What this task involves — Reproduce the records between the lines holding "In this visual" and "64000 millimetres", inclusive, renaming "black jacket sleeve" as "dark jacket sleeve" and leaving everything else unchanged.

Excerpted data —
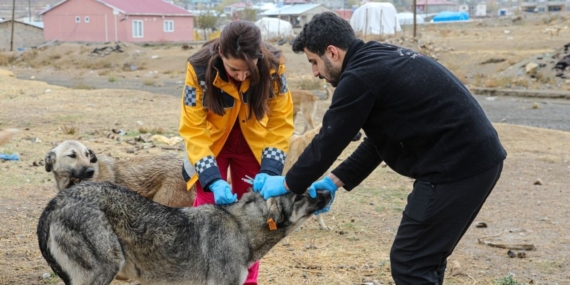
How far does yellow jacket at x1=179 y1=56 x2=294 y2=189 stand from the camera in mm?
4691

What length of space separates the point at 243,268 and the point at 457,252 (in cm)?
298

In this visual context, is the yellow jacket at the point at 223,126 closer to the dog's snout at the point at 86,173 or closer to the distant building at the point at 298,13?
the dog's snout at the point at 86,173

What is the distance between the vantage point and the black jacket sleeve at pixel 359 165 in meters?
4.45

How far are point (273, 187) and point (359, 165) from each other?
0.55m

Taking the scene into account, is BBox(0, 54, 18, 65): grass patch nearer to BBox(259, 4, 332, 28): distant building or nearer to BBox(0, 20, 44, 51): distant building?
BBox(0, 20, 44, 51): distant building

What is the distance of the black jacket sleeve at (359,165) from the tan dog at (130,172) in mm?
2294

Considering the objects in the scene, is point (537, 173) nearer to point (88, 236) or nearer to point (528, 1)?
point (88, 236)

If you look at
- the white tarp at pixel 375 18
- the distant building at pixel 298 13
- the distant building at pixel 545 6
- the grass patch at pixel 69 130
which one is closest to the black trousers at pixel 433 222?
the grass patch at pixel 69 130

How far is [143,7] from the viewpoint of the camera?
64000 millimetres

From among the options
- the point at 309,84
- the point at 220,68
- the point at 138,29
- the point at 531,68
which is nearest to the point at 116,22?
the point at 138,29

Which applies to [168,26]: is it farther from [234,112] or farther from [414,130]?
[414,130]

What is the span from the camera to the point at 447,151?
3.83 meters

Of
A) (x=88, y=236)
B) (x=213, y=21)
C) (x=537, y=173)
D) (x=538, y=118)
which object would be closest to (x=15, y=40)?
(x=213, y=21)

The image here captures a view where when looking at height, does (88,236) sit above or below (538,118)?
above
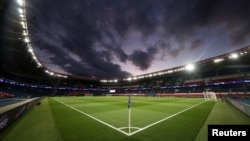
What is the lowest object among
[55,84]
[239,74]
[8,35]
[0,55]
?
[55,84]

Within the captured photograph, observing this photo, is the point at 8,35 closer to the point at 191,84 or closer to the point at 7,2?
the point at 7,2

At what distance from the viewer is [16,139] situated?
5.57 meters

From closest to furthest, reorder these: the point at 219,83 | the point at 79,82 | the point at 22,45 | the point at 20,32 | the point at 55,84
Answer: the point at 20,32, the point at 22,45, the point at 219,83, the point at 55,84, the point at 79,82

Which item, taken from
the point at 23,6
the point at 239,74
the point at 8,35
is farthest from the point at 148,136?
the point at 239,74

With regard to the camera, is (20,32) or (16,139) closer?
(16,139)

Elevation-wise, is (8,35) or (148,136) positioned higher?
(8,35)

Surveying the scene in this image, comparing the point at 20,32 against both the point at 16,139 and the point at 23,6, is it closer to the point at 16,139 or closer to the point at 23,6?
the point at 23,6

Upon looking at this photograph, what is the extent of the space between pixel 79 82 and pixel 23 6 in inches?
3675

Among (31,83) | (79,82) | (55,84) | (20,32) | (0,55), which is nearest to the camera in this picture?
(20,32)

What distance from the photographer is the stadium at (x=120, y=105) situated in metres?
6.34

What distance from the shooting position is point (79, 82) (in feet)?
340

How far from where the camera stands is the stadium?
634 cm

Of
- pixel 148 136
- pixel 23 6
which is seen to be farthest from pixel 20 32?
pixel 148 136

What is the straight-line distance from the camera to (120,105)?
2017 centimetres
---
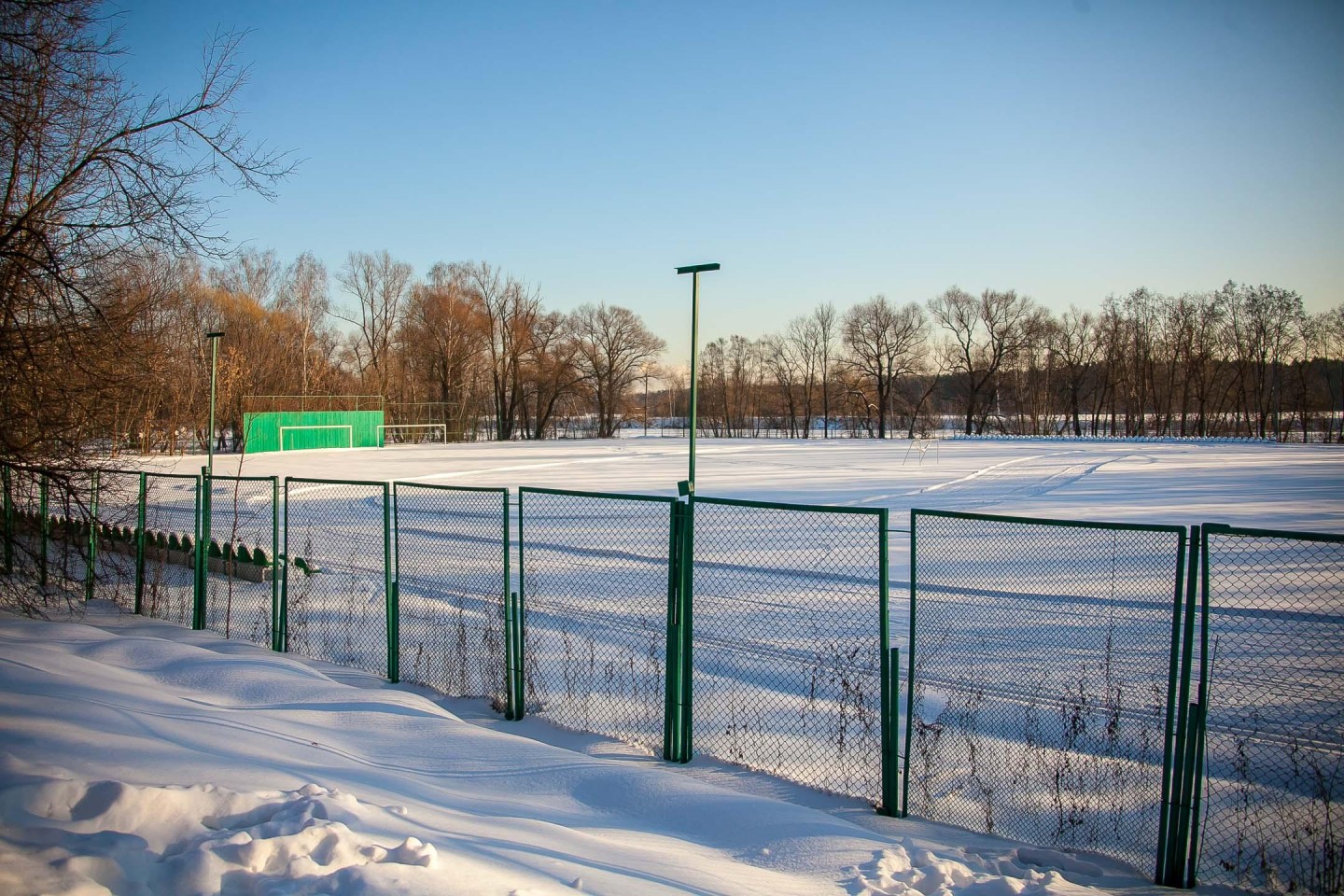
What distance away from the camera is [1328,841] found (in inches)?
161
==
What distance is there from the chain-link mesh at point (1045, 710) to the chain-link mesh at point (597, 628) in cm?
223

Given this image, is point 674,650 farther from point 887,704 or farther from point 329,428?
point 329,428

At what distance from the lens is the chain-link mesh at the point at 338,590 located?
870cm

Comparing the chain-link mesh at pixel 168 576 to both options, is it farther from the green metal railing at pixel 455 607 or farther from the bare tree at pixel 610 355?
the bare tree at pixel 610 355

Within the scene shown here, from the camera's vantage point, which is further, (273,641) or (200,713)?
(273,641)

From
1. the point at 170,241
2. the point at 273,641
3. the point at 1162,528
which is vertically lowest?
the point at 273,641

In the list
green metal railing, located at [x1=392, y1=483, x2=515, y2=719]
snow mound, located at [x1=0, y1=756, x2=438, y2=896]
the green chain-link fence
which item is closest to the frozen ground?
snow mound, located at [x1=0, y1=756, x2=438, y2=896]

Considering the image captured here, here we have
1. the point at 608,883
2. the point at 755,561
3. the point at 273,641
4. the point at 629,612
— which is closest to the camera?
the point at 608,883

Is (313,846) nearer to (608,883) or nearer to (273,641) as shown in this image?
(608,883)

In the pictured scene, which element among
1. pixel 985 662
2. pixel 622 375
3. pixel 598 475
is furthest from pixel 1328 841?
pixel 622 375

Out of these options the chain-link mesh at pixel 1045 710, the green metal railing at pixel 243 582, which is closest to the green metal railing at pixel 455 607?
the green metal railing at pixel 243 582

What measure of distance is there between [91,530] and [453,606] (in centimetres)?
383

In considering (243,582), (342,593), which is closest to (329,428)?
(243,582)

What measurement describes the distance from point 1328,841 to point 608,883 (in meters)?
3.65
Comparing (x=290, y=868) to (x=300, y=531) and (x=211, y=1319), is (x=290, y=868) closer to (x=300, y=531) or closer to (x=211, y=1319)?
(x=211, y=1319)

Response for this exercise —
In this visual context, is the yellow jacket at the point at 223,126 closer to the dog's snout at the point at 86,173 or closer to the distant building at the point at 298,13?
the dog's snout at the point at 86,173

What is the distance between the vantage point and the dark jacket sleeve at pixel 359 165 in meters?
4.45

How far are point (273, 187) and point (359, 165) from each other?
0.55m

Taking the scene into account, is BBox(0, 54, 18, 65): grass patch nearer to BBox(259, 4, 332, 28): distant building or nearer to BBox(0, 20, 44, 51): distant building?
BBox(0, 20, 44, 51): distant building

What is the distance of the dark jacket sleeve at (359,165) from the tan dog at (130,172) in mm?
2294

Considering the objects in the scene, is point (537, 173) nearer to point (88, 236) or nearer to point (528, 1)?
point (88, 236)

If you look at
- the white tarp at pixel 375 18
- the distant building at pixel 298 13
- the distant building at pixel 545 6
- the grass patch at pixel 69 130
which one is closest to the black trousers at pixel 433 222?
the grass patch at pixel 69 130

How far is [143,7] from the viewpoint of the camera?
64000 millimetres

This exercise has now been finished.